Le sujet devient plus important à mesure que l’opérateur croît très rapidement. En fin d’année dernière, la société avait annoncé compter plus de 10 000 clients dans l’Hexagone. Depuis, elle a cassé les prix. De 99 euros par mois à son lancement en France en 2021, son tarif est tombé à 50 euros en 2022 et à 40 euros depuis juillet (hors coût de la parabole à 450 euros). Plusieurs revendeurs, comme la Fnac, proposent cette solution à des particuliers mais aussi à des entreprises. C’est le cas d’IEC Telecom qui vend les offres d’Elon Musk à des organisations non gouvernementales (pour équiper des camps de réfugiés, des villes touchées par des catastrophes naturelles, guerres…), des propriétaires de yachts, des porte-conteneurs ou des bateaux de croisière. « Depuis le début de l’année, cette offre est un best-seller, explique Soumaya Laqbaqbi, directrice marketing d’IEC Telecom. En cassant les prix tout en proposant des débits supérieurs à ses concurrents, Starlink bouscule tout le secteur ».
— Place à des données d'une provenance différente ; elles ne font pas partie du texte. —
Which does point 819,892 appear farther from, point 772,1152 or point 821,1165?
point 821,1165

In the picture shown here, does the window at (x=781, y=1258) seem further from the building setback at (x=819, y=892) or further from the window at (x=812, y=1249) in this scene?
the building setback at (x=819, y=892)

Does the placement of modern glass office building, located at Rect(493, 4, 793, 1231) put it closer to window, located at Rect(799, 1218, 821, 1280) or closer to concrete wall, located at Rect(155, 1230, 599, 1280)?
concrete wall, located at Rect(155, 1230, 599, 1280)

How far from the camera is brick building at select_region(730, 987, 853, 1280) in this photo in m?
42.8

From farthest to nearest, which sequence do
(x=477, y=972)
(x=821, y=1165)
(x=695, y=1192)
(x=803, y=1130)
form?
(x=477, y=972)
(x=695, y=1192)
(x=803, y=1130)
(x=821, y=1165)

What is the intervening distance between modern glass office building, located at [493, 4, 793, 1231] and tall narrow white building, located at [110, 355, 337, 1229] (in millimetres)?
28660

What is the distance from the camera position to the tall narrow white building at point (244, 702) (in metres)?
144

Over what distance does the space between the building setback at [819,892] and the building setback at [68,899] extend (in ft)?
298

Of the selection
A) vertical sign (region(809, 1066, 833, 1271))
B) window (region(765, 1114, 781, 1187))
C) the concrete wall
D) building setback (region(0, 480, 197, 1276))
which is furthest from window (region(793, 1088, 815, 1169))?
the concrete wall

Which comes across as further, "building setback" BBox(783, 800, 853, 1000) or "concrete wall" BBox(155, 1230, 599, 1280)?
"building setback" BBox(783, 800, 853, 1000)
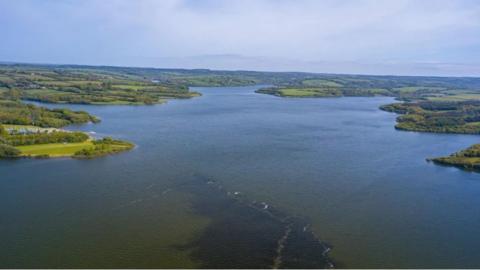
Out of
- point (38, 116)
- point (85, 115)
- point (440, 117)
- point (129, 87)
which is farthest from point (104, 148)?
point (129, 87)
En attendant que la société entre dans les clous, les services de renseignement, eux, peuvent déjà intercepter les communications satellitaires, sans passer par un juge, grâce « un dispositif de captation de proximité, sans faire appel au concours préalable des opérateurs », indique la Commission nationale de contrôle des techniques de renseignement (CNCTR) dans son dernier rapport annuel. Ce dispositif expérimental est autorisé jusqu’au 31 juillet 2025 et concerne des cas précis : l’intégrité du territoire et la défense nationale, la prévention de toute forme d’ingérence étrangère, la prévention du terrorisme, de la criminalité et de la délinquance organisée. Mais ce dispositif est encore en phase de test et n’a pas été utilisé à ce jour.